You are viewing a plain text version of this content. The canonical link for it is here.
Posted to solr-user@lucene.apache.org by Madhav Bahuguna <ma...@gmail.com> on 2015/05/08 08:28:02 UTC

How to handle special characters in fuzzy search query

So my solr query is implemented in two parts,first query does an exact
search if there are no results found for exact then it goes to the second
query that does a fuzzy search.
every things works fine but in situations like-->A user enters "burg +"
So in exact search no records will come,so second query is called to do a
fuzzy search.Now comes the problem my fuzzy query does not understand
special characters like +,-* which throws and error.If i dont pass special
characters it works fine.  But in real world a user can put characters with
their search,which will throw an error.
Now iam stuck in this and dont know how to resolve this issue.

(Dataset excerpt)
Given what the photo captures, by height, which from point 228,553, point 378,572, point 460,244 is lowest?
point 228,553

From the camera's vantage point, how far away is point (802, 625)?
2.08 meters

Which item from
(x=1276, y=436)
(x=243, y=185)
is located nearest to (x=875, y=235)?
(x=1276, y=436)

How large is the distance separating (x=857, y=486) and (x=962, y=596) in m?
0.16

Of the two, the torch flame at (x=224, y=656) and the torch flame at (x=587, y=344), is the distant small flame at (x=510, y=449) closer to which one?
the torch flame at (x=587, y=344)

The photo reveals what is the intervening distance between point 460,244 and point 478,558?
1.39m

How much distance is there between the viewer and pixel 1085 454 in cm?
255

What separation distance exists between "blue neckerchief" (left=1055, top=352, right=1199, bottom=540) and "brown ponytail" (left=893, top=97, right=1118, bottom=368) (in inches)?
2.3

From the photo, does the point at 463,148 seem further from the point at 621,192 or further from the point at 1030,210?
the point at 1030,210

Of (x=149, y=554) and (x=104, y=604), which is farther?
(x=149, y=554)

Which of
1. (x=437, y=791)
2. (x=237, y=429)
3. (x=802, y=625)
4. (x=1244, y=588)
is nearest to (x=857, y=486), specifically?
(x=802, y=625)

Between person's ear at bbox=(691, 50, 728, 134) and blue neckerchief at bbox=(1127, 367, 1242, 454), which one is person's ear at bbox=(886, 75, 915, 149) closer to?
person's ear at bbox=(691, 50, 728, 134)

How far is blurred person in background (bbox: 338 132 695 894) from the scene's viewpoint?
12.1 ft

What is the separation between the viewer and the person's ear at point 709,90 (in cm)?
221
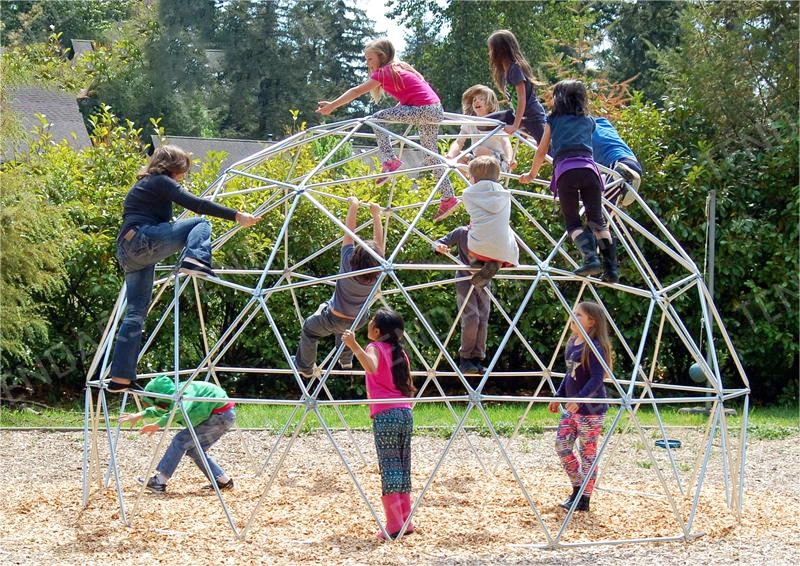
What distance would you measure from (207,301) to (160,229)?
4.91 meters

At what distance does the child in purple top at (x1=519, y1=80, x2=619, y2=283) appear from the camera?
6133mm

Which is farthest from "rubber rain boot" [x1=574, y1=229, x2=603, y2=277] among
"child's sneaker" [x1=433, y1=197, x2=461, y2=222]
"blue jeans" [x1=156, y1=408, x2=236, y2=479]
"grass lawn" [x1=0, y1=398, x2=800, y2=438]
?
"grass lawn" [x1=0, y1=398, x2=800, y2=438]

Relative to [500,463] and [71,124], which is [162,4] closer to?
[71,124]

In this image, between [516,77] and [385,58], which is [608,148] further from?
[385,58]

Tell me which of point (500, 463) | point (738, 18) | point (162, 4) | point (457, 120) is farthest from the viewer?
point (162, 4)

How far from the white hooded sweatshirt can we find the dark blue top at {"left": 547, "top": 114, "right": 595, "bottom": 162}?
0.47 m

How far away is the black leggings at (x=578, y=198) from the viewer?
20.1 ft

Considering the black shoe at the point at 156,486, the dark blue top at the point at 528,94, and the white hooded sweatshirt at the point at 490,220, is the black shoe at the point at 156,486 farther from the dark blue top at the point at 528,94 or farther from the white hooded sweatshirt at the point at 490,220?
the dark blue top at the point at 528,94

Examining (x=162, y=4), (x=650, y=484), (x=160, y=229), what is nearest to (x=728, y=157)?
(x=650, y=484)

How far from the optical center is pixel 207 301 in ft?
35.9

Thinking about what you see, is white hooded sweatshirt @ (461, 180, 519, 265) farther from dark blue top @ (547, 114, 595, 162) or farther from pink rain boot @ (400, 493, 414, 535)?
pink rain boot @ (400, 493, 414, 535)

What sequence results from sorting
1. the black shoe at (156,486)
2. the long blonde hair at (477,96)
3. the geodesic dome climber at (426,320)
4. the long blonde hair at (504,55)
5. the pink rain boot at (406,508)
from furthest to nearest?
1. the geodesic dome climber at (426,320)
2. the long blonde hair at (477,96)
3. the black shoe at (156,486)
4. the long blonde hair at (504,55)
5. the pink rain boot at (406,508)

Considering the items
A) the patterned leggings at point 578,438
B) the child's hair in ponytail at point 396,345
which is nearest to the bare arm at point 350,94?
the child's hair in ponytail at point 396,345

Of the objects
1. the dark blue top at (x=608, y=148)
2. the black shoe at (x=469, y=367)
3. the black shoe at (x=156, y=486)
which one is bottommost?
the black shoe at (x=156, y=486)
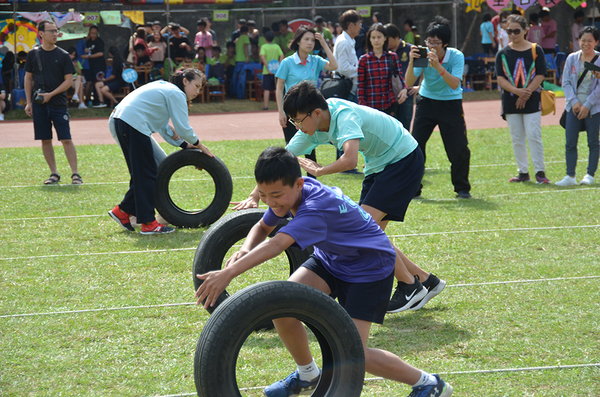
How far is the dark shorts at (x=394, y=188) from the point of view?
4.36 meters

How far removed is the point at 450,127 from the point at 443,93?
423 mm

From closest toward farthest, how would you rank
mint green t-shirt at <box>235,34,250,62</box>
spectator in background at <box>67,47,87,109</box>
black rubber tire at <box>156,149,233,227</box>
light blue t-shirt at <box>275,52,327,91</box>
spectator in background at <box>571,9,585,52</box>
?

> [PROMPT A] Return everything in the Solr fuzzy search post from "Posted to solr-user@lucene.apache.org" down to "resolve this issue.".
> [PROMPT B] Summarize the Solr fuzzy search post in two sentences.
> [PROMPT C] Continue the Solr fuzzy search post from the point where it stops.

> [EXPECTED OUTPUT A]
Posted to solr-user@lucene.apache.org by Madhav Bahuguna <ma...@gmail.com> on 2015/05/08 08:28:02 UTC

How to handle special characters in fuzzy search query

So my solr query is implemented in two parts,first query does an exact
search if there are no results found for exact then it goes to the second
query that does a fuzzy search.
every things works fine but in situations like-->A user enters "burg +"
So in exact search no records will come,so second query is called to do a
fuzzy search.Now comes the problem my fuzzy query does not understand
special characters like +,-* which throws and error.If i dont pass special
characters it works fine.  But in real world a user can put characters with
their search,which will throw an error.
Now iam stuck in this and dont know how to resolve this issue.

> [EXPECTED OUTPUT B] The poster's Solr query first runs an exact search and, if that finds nothing, falls back to a second query that does a fuzzy search. When a user's search includes special characters such as + (as in "burg +"), the fuzzy query throws an error, and the poster does not know how to resolve this.

> [EXPECTED OUTPUT C]
This is how my exact search query looks like

    $query1="(business_name:$data*^100 OR city_name:$data*^1 OR
    locality_name:$data*^6 OR business_search_tag_name:$data*^8 OR
    type_name:$data*^7) AND (business_active_flag:1) AND
    (business_visible_flag:1) AND (delete_status_businessmasters:0)";

This is how my fuzzy query looks like


$query2='(_query_:%20"{!complexphrase%20qf=business_name^100+type_name^0.4+locality_name^6%27}%20'.$url_new.')AND(business_active_flag:1)AND(business_point:[1.5
TO 2.0])&q.op=AND&wt=json&indent=true';

Iam new to solr and dont know how to tackle this situation.

Details
Solrphpclient
php
solr 4.9


-- 
Regards
Madhav Bahuguna

Re: How to handle special characters in fuzzy search query

Posted by Tomasz Borek <to...@gmail.com>.
FWIW you may also want to drop the boolean ops in favour of + and - (OR
being default)

pozdrawiam,
LAFK

2015-05-08 18:59 GMT+02:00 Erick Erickson <er...@gmail.com>:

> Steven:
>
> They're listed on the ref guide I posted. Not a concise list, but
> you'll see && || and other "interesting" bits.
>
> On Fri, May 8, 2015 at 9:20 AM, Steven White <sw...@gmail.com> wrote:
> > Hi Erick,
> >
> > Is there a documented list of all operators (AND, OR, NOT, etc.) that
> also
> > need to be escaped?  Are there more beside the 3 I listed?
> >
> > Thanks
> >
> > Steve
> >
> > On Fri, May 8, 2015 at 11:47 AM, Erick Erickson <erickerickson@gmail.com
> >
> > wrote:
> >
> >> Each of the characters you identified are characters that have meaning
> >> to the query parser, '+' is a mandatory clause, '-' is a NOT operator
> >> and * is a wildcard. To get through the query parser, these (and a
> >> bunch of others, see below) must be escaped.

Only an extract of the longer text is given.